Desprotegido, Andrés Manuel López Obrador podría equiparse con un grupo profesional que, al menos, excluya sus contradicciones declarativas. Solitario en la multitud, los renglones torcidos de Andrés Manuel no dan para una coherencia en sus líneas discursivas. Dos soledades se encuentran sin hacerse compañía, la salida indigna de Enrique Peña Nieto y la indignación de AMLO.

Al hacer olas contra la prensa fifí, Andrés Manuel se hace bolas.

“Miren, les explico un poco la mecánica, el truco de la prensa fifí: sacan una nota y van a pedir una reacción. También eso hay que modificarlo en el periodismo, o sea, hacer más investigación, ser más objetivos y que no haya medios tendenciosos y que estén los medios lo más distantes que se pueda del poder y lo más cercano a la  sociedad. Esto es muy interesante”.

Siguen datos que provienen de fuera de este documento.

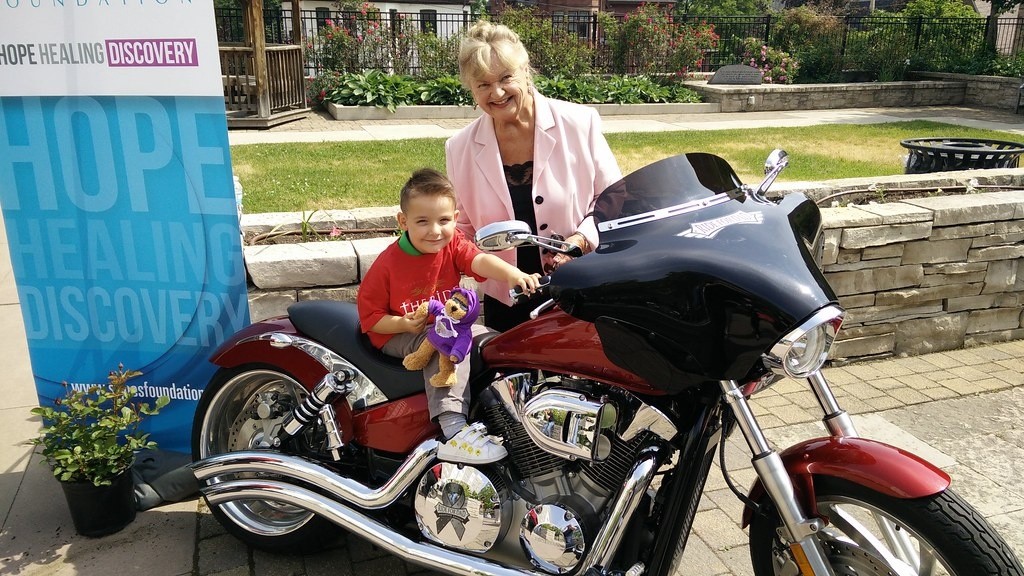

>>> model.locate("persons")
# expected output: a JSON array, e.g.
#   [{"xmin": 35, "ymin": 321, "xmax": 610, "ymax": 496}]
[
  {"xmin": 542, "ymin": 410, "xmax": 555, "ymax": 437},
  {"xmin": 357, "ymin": 168, "xmax": 542, "ymax": 464},
  {"xmin": 445, "ymin": 22, "xmax": 623, "ymax": 332}
]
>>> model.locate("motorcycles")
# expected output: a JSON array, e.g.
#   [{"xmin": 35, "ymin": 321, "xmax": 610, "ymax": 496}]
[{"xmin": 186, "ymin": 148, "xmax": 1024, "ymax": 576}]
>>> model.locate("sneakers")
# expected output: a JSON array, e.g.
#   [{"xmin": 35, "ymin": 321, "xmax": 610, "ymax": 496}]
[{"xmin": 436, "ymin": 420, "xmax": 508, "ymax": 464}]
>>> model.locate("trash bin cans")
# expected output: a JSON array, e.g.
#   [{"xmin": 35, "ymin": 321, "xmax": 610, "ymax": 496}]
[{"xmin": 898, "ymin": 138, "xmax": 1024, "ymax": 175}]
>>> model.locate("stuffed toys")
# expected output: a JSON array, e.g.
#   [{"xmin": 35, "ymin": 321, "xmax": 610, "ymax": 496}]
[{"xmin": 402, "ymin": 288, "xmax": 480, "ymax": 387}]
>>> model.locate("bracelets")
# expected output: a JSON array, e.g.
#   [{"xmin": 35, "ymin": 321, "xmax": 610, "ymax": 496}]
[{"xmin": 576, "ymin": 233, "xmax": 589, "ymax": 248}]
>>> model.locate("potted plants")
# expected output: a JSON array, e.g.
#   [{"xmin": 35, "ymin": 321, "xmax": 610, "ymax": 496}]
[{"xmin": 24, "ymin": 362, "xmax": 171, "ymax": 538}]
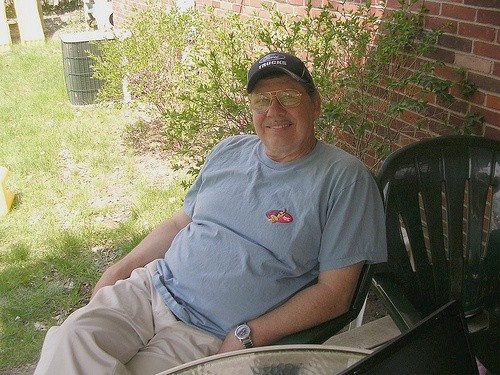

¿No hay investigación en contra de tu exonerada Rosario Robles, por ejemplo? ¿Dónde lo tendencioso cuando al chimultrufiar López Obrador se contradice al desdecirse?

Andrés Manuel no entiende que él ya es el poder, ergo, algunos medios están distantes porque de lo que se trata es estar cercanos a  la sociedad. La ciudadanía autorizó a López Obrador como autoridad, pero AMLO no alcanza a entender, y esto es lo interesante, que gobernar, ya lo padece, es alejarse de la sociedad que incluye, por supuesto, al espectro ideológico de la prensa.

La “dualidad funesta” de liberales y conservadores se quedó en el tintero del siglo diecinueve. Se puede gobernar desde la ideología (Lenin, Trotski), es muy difícil hacerlo, sin dictadura, desde la idolatría (Mao, Fidel, Stalin, Chávez). En las ideologías e idolatrías la democracia decrece, perece.

Totalmente fifí, Andrés Manuel arremete contra sus críticos, pero poco dice de las muertes de periodistas y de las agresiones de los  poderes fácticos en contra de ellas y de ellos. Qué bien que Diego del Bosque alce la voz en tribuna para pedir protección al trabajo periodístico que en la falta de dialéctica de Andrés Manuel sólo lo percibe como “mecánico”. Y así, pese a la mala rima, Andrés Manuel se convierte en nuestro próximo presidente fifí.